PersistenceImage

class gtda.diagrams.PersistenceImage(sigma=0.1, n_bins=100, weight_function=None, n_jobs=None)[source]

Persistence images of persistence diagrams.

Based on ideas in 1. Given a persistence diagram consisting of birth-death-dimension triples [b, d, q], the equivalent diagrams of birth-persistence-dimension [b, d-b, q] triples are computed and subdiagrams corresponding to distinct homology dimensions are considered separately and regarded as sums of Dirac deltas. Then, the convolution with a Gaussian kernel is computed over a rectangular grid of locations evenly sampled from appropriate ranges of the filtration parameter. The result can be thought of as a (multi-channel) raster image.

Important note:

  • Input collections of persistence diagrams for this transformer must satisfy certain requirements, see e.g. fit.

Parameters
  • sigma (float, optional default 0.1) – Standard deviation for Gaussian kernel.

  • n_bins (int, optional, default: 100) – The number of filtration parameter values, per available homology dimension, to sample during fit.

  • weight_function (callable or None, default: None) – Function mapping the 1D array of sampled persistence values (see samplings_) to a 1D array of weights. None is equivalent to passing numpy.ones_like. More weight can be given to regions of high persistence by passing a monotonic function, e.g. the identity.

  • n_jobs (int or None, optional, default: None) – The number of jobs to use for the computation. None means 1 unless in a joblib.parallel_backend context. -1 means using all processors.

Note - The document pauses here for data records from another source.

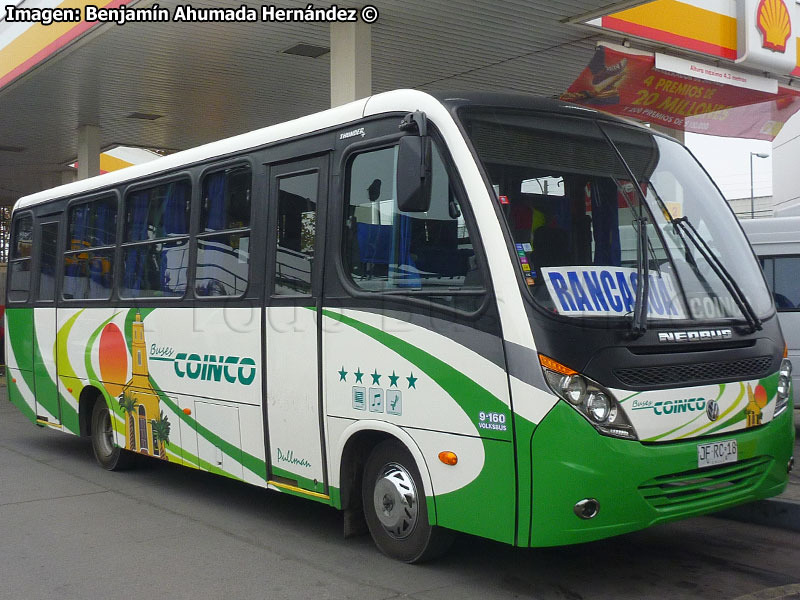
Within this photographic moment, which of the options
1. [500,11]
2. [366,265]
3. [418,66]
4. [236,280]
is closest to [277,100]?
[418,66]

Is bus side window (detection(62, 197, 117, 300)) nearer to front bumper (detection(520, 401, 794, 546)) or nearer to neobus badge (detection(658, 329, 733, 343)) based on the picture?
front bumper (detection(520, 401, 794, 546))

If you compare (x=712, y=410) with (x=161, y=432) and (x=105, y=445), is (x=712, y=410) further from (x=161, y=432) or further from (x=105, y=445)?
(x=105, y=445)

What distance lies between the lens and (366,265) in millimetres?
6082

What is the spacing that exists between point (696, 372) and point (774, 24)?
11.0 m

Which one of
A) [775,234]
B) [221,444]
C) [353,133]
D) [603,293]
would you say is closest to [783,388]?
[603,293]

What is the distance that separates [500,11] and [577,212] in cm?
741

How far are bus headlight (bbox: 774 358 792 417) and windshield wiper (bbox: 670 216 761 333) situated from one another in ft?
1.26

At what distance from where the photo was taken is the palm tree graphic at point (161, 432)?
8.29m

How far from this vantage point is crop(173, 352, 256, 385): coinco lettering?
282 inches

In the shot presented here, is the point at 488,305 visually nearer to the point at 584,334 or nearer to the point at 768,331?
the point at 584,334

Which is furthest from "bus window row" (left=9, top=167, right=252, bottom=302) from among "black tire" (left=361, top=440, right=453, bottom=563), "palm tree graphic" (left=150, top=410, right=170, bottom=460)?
"black tire" (left=361, top=440, right=453, bottom=563)

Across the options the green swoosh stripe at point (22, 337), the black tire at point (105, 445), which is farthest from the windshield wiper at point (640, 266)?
the green swoosh stripe at point (22, 337)

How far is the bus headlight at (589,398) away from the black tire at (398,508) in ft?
3.91

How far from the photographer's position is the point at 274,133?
7.06 meters
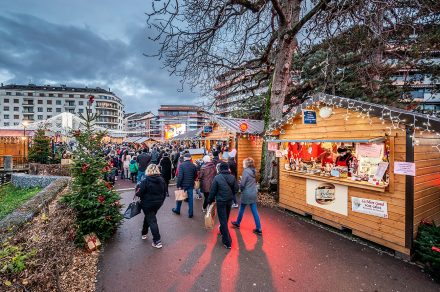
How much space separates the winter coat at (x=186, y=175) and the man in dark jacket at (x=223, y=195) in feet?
5.99

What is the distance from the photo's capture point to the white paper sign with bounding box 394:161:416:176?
4090mm

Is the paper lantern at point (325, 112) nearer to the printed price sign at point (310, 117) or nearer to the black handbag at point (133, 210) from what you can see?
the printed price sign at point (310, 117)

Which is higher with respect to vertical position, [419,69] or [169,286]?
[419,69]

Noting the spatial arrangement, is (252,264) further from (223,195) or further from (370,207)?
(370,207)

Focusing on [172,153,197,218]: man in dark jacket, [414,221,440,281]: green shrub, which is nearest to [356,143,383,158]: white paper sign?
[414,221,440,281]: green shrub

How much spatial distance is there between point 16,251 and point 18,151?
1927 cm

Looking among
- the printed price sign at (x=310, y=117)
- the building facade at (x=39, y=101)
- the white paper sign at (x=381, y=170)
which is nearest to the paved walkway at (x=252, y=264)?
the white paper sign at (x=381, y=170)

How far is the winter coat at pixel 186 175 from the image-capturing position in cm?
656

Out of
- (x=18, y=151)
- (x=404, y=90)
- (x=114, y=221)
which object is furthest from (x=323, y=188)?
(x=18, y=151)

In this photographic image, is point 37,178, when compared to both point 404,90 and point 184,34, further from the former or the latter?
point 404,90

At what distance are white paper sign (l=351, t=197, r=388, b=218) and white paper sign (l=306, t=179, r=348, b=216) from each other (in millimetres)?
255

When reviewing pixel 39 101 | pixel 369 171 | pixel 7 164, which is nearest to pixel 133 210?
pixel 369 171

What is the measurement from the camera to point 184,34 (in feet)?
21.2

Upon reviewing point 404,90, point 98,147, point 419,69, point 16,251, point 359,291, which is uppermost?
point 419,69
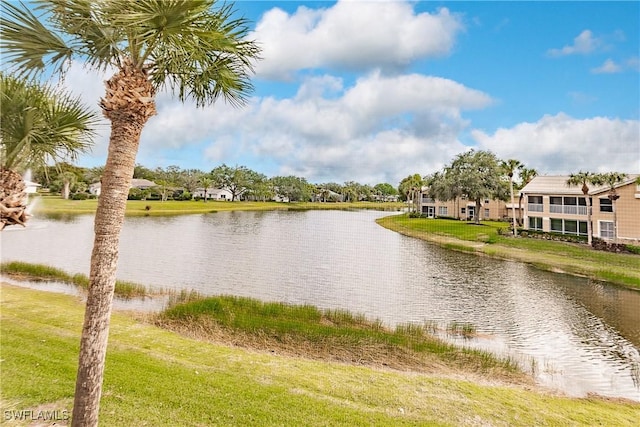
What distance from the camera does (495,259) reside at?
22938mm

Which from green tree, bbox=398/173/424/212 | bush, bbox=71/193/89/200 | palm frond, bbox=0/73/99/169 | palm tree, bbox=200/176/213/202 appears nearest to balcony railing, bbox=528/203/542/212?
green tree, bbox=398/173/424/212

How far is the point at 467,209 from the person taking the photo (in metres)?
46.5

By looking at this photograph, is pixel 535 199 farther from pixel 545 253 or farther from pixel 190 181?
pixel 190 181

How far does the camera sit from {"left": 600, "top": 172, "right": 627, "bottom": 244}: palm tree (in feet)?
77.9

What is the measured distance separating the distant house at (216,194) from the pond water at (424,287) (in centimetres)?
5269

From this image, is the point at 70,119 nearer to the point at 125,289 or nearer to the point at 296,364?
the point at 296,364

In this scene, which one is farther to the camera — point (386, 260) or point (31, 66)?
point (386, 260)

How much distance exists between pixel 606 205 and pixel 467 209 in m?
21.3

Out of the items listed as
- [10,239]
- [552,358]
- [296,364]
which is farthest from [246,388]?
[10,239]

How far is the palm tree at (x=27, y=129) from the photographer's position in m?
4.16

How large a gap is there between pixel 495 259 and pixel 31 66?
977 inches

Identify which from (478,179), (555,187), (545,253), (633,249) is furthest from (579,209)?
(478,179)

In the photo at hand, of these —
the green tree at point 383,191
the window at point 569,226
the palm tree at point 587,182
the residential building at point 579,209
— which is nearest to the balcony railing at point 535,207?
the residential building at point 579,209

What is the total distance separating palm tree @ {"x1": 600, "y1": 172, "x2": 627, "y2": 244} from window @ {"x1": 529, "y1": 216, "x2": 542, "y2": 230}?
6598 mm
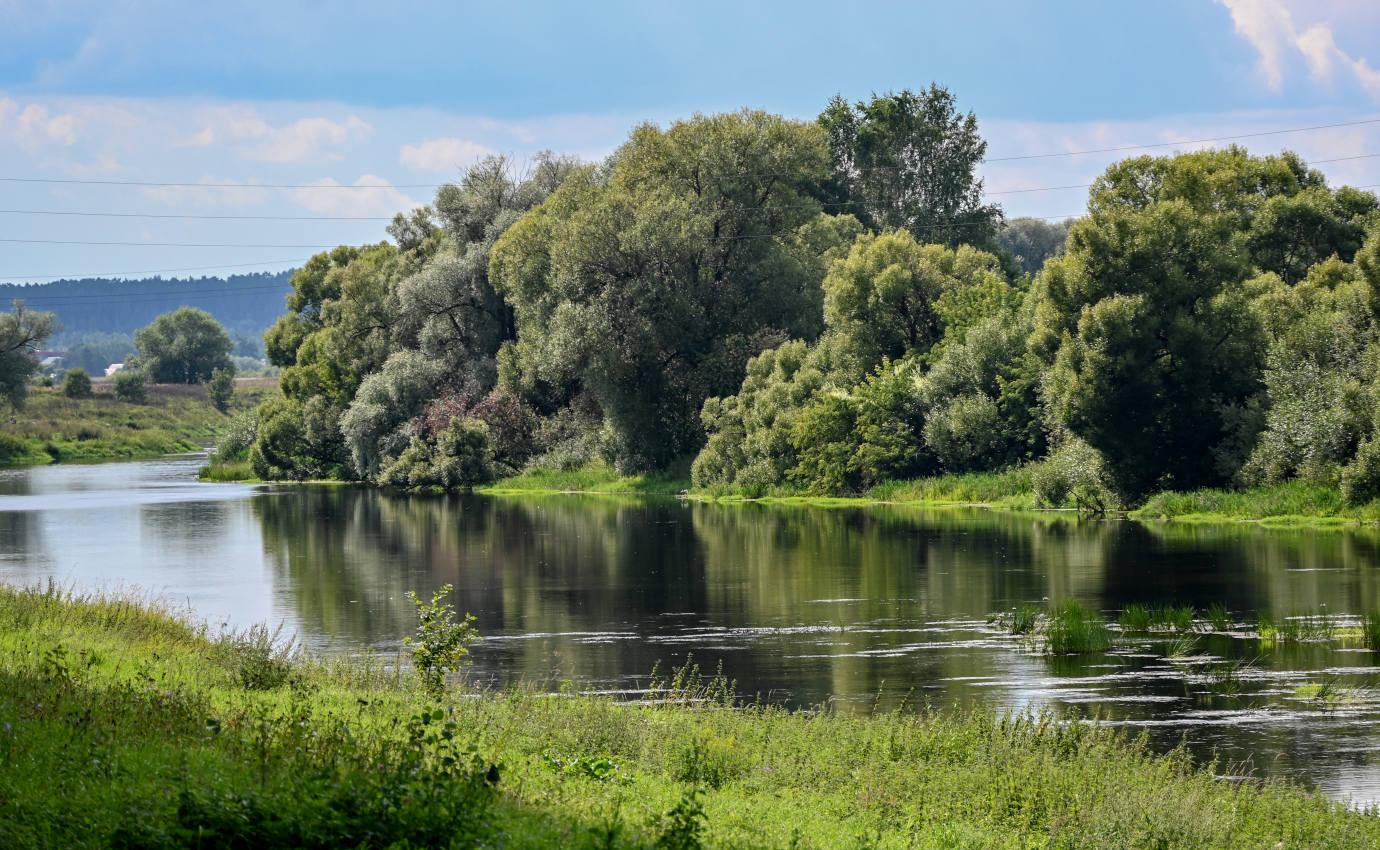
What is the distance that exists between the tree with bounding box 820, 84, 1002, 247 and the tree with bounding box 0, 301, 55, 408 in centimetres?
8319

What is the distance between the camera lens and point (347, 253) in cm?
10806

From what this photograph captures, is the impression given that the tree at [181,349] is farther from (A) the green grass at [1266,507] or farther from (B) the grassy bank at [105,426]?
(A) the green grass at [1266,507]

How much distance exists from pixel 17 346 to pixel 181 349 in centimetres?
5909

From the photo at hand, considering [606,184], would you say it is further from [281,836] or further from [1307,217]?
[281,836]

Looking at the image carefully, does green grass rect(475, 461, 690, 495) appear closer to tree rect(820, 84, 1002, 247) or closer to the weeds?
tree rect(820, 84, 1002, 247)

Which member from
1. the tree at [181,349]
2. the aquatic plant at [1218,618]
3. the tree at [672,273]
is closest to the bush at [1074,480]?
the tree at [672,273]

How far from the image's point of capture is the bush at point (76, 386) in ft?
517

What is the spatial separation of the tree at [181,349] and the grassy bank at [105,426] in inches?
531

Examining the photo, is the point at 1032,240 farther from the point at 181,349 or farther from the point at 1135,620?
the point at 1135,620

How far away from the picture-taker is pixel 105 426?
147375 mm

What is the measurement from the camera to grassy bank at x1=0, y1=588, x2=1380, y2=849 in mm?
9680

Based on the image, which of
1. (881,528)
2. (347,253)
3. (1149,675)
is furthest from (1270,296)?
(347,253)

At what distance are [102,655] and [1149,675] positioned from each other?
16.4 meters


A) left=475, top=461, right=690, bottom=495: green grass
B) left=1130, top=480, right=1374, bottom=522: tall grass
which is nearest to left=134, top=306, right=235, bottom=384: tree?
left=475, top=461, right=690, bottom=495: green grass
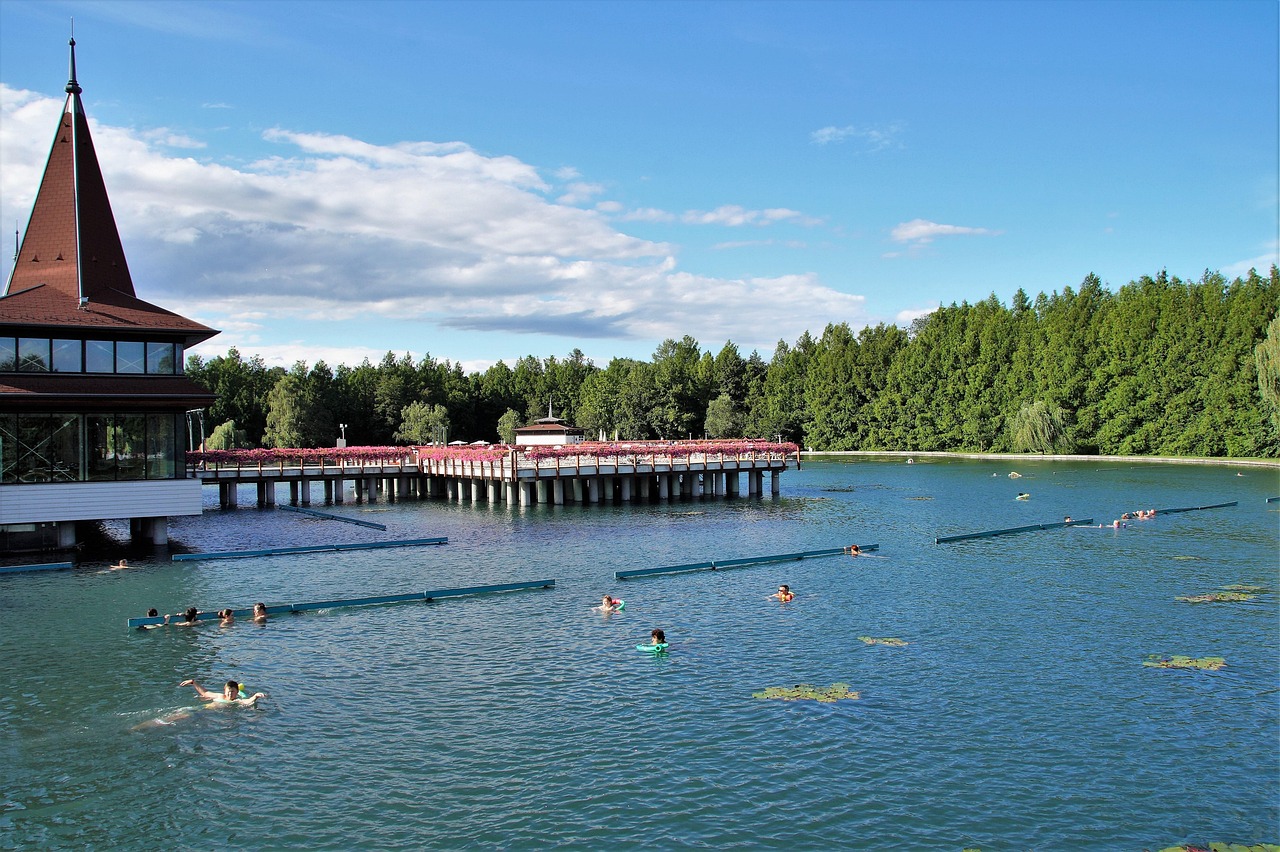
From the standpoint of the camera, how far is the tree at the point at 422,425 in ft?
393

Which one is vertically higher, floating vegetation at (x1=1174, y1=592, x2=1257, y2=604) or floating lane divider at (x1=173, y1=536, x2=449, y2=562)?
floating lane divider at (x1=173, y1=536, x2=449, y2=562)

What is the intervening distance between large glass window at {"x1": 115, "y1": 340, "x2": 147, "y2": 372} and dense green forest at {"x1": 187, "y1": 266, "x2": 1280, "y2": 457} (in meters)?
59.5

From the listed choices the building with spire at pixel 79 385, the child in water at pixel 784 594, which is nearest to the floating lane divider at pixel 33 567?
the building with spire at pixel 79 385

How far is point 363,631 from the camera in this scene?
84.4 feet

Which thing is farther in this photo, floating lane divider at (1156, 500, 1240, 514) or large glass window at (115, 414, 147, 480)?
floating lane divider at (1156, 500, 1240, 514)

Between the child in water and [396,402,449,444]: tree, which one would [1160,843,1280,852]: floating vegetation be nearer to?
the child in water

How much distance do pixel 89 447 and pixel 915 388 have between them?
117 metres

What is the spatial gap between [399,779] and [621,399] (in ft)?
413

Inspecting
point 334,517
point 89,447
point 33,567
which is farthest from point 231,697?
point 334,517

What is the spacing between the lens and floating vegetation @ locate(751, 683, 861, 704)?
64.1ft

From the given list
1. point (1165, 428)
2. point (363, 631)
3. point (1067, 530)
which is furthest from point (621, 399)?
point (363, 631)

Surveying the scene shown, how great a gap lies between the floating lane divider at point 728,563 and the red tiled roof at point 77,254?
2007 centimetres

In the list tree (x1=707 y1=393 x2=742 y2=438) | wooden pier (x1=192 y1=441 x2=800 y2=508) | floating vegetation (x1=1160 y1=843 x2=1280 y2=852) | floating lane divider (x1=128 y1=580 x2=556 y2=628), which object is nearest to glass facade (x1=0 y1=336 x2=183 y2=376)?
floating lane divider (x1=128 y1=580 x2=556 y2=628)

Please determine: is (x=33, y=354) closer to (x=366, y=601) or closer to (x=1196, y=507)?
(x=366, y=601)
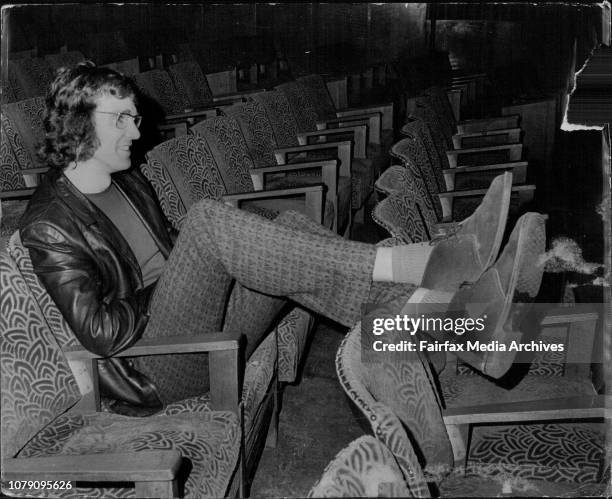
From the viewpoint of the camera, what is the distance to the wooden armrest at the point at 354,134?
3377mm

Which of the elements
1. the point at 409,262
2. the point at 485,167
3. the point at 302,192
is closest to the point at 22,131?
the point at 302,192

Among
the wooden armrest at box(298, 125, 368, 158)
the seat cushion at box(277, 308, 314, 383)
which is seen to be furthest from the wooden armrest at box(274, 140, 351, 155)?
the seat cushion at box(277, 308, 314, 383)

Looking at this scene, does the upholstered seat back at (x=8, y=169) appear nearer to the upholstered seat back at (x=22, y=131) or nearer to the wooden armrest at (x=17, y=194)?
the upholstered seat back at (x=22, y=131)

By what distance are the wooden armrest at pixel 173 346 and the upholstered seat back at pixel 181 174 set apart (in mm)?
758

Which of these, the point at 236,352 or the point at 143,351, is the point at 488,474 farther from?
the point at 143,351

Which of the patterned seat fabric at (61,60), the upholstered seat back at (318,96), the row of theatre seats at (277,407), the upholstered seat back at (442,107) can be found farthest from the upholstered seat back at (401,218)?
the patterned seat fabric at (61,60)

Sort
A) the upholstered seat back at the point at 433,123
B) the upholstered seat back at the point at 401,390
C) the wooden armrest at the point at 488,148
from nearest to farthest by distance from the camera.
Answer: the upholstered seat back at the point at 401,390 < the wooden armrest at the point at 488,148 < the upholstered seat back at the point at 433,123

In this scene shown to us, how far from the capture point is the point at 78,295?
1.40m

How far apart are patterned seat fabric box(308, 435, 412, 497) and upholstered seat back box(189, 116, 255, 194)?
76.2 inches

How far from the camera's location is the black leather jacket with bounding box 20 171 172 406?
4.59 ft

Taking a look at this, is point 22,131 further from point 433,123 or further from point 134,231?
point 433,123

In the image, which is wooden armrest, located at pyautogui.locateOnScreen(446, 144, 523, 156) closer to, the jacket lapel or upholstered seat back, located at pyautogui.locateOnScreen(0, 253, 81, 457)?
the jacket lapel

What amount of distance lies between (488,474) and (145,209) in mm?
981

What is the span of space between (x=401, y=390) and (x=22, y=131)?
6.81 feet
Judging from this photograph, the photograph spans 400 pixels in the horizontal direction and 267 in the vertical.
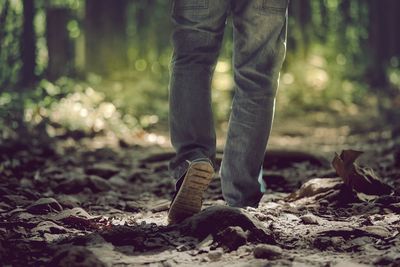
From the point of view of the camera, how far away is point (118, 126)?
26.6 feet

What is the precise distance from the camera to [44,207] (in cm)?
325

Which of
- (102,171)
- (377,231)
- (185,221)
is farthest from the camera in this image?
(102,171)

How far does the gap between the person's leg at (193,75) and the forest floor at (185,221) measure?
33 cm

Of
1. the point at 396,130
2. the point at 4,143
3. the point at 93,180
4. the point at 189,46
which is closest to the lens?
the point at 189,46

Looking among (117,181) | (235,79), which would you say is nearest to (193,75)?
(235,79)

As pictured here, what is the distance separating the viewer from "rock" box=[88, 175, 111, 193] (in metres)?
4.30

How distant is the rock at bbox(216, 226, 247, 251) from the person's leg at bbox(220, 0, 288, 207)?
55 centimetres

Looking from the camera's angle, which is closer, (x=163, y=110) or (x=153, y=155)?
(x=153, y=155)

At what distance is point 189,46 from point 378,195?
54.5 inches

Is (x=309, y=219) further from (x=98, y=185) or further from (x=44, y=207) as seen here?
(x=98, y=185)

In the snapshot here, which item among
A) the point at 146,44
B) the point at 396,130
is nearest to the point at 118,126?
the point at 396,130

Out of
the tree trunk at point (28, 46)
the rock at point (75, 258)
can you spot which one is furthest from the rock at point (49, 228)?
the tree trunk at point (28, 46)

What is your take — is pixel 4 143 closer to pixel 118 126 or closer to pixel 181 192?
pixel 118 126

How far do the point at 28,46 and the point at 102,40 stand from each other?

effective_weight_function_

Effective function corresponding to weight_function. Set in fit.

Type

callable

homology_dimensions_

Homology dimensions seen in fit.

Type

tuple

samplings_

For each dimension in homology_dimensions_, a discrete sampling of birth parameters and one of persistence values, calculated during fit according to the minimum birth and maximum death values observed across all samples.

Type

dict

weights_

For each number in homology_dimensions_, an array of weights corresponding to the persistence values obtained from samplings_ calculated during fit using the weight_function.

Type

dict

Notes

The samplings in samplings_ are in general different between different homology dimensions. This means that the (i, j)-th pixel of a persistence image in homology dimension q typically arises from a different pair of parameter values to the (i, j)-th pixel of a persistence image in dimension q’.

References

1

H. Adams, T. Emerson, M. Kirby, R. Neville, C. Peterson, P. Shipman, S. Chepushtanova, E. Hanson, F. Motta, and L. Ziegelmeier, “Persistence Images: A Stable Vector Representation of Persistent Homology”; Journal of Machine Learning Research 18, 1, pp. 218-252, 2017; DOI: 10.5555/3122009.3122017.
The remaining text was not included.